Si potrebbe obiettare che sia un po’ come chiudere la stalla quando i buoi sono già scappati. E, in parte, è vero. Intervenire oggi significa cercare di limitare gli effetti di uno strumento che milioni di ragazzi utilizzano quotidianamente da anni e dal quale molti hanno ormai sviluppato una dipendenza comportamentale estremamente difficile da interrompere.
Ma, nonostante questo, il segnale è importante.
Perché, finalmente, si prende atto di una realtà che la ricerca scientifica documenta da tempo: l’utilizzo intensivo dei social media attiva i circuiti dopaminergici della ricompensa con meccanismi sorprendentemente simili a quelli osservati nelle dipendenze da sostanze. Notifiche, like, scrolling infinito e contenuti sempre nuovi alimentano un ciclo di gratificazione immediata che rende sempre più difficile interrompere il comportamento.
Per chi è già cresciuto immerso in questo ecosistema, invertire la rotta non sarà semplice. Ridurre drasticamente l’utilizzo dei social può provocare irritabilità, ansia, difficoltà di concentrazione e un marcato senso di vuoto, proprio perché il cervello si è adattato a una stimolazione continua.
Tuttavia, la decisione francese rappresenta un cambiamento culturale prima ancora che normativo. Significa riconoscere che non siamo di fronte a un semplice passatempo, ma a uno strumento capace di modificare profondamente i nostri processi cognitivi e comportamentali.
Le conseguenze sono ormai sotto gli occhi di tutti:
aumento delle difficoltà attentive, riduzione della capacità di mantenere la concentrazione, frammentazione della memoria, maggiore impulsività e una crescente vulnerabilità emotiva.
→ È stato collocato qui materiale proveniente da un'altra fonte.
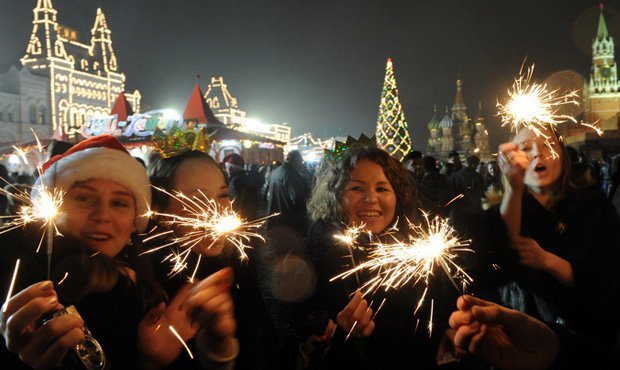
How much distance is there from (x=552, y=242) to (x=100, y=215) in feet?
7.45

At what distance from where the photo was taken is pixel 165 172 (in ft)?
7.84

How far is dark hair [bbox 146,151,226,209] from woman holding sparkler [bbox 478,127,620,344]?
5.22ft

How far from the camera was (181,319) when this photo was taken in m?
1.63

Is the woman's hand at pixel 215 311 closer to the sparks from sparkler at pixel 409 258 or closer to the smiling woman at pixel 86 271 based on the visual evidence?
the smiling woman at pixel 86 271

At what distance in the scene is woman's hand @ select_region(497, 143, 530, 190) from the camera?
2.32 meters

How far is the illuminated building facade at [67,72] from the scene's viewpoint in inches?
2184

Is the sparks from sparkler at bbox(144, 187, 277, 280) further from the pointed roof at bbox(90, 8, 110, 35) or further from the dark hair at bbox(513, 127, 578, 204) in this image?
the pointed roof at bbox(90, 8, 110, 35)

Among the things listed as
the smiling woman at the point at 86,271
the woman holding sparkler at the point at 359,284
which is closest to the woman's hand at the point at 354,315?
the woman holding sparkler at the point at 359,284

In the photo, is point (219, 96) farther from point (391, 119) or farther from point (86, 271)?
point (86, 271)

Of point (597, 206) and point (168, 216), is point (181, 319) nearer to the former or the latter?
point (168, 216)

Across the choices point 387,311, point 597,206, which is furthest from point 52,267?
point 597,206

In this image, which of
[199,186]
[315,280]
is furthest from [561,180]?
[199,186]

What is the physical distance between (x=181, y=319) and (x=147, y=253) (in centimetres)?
63

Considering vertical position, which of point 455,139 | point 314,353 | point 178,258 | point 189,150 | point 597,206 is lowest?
point 314,353
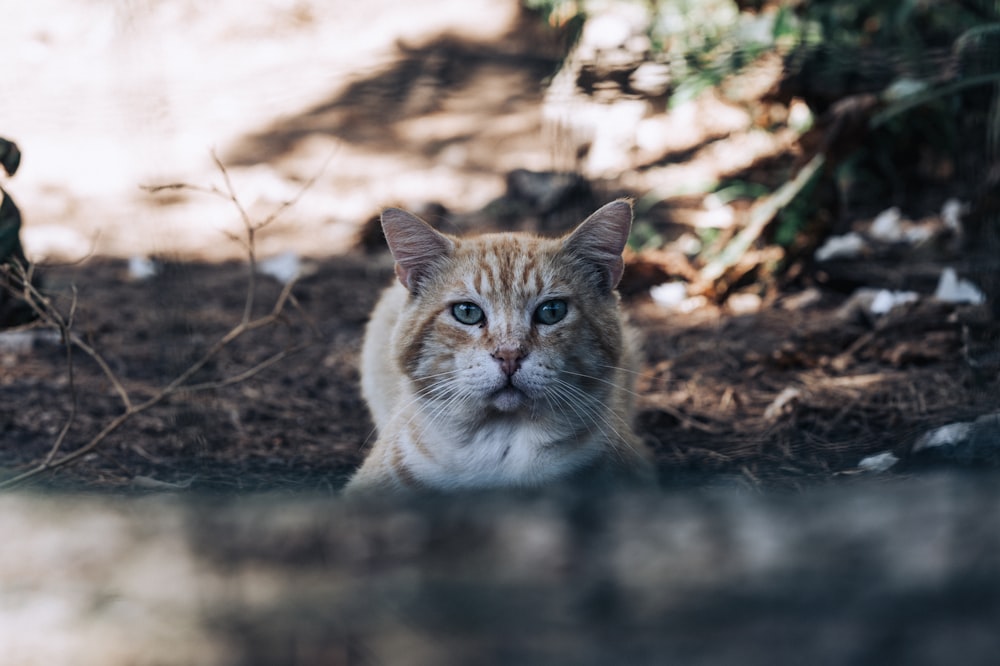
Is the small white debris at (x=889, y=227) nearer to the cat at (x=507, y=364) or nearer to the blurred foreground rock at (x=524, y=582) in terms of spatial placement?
the cat at (x=507, y=364)

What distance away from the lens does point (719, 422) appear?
3.47 meters

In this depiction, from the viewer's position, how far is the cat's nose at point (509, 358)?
247cm

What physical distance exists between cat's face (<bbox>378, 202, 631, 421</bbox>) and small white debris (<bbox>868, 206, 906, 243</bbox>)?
9.81ft

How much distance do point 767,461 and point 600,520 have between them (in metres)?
1.85

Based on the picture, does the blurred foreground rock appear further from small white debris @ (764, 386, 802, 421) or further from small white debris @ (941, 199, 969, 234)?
small white debris @ (941, 199, 969, 234)

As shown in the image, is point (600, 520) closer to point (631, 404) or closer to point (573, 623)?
point (573, 623)

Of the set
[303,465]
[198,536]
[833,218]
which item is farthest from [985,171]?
[198,536]

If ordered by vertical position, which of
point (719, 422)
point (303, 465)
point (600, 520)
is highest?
point (600, 520)

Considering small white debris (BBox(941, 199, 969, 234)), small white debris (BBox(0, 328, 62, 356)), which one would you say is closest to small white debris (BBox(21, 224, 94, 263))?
small white debris (BBox(0, 328, 62, 356))

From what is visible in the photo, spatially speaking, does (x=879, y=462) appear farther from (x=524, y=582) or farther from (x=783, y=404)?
(x=524, y=582)

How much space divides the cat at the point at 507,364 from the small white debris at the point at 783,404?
68 cm

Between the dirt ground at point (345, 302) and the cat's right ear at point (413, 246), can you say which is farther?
the dirt ground at point (345, 302)

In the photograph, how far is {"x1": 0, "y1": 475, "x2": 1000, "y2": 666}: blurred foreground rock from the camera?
1.15m

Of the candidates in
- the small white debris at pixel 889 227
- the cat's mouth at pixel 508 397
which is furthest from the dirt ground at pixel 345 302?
the cat's mouth at pixel 508 397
Non è certo l’unica causa dell’incremento di ansia e depressione osservato negli ultimi anni, ma rappresenta senza dubbio uno dei fattori di rischio più rilevanti, soprattutto durante lo sviluppo.
La risorsa più preziosa che possediamo è il nostro tempo che si misura anche in termini di ciò a cui decidiamo di dare attenzione…la nostra attenzione. Ed è proprio quello che l’economia dei social media monetizza ogni giorno.
Forse questa decisione arriva tardi. Ma arriva. E rappresenta un primo, fondamentale passo verso una maggiore consapevolezza collettiva del prezzo che stiamo pagando per un sistema progettato non per lasciarci andare… ma per trattenerci il più a lungo possibile.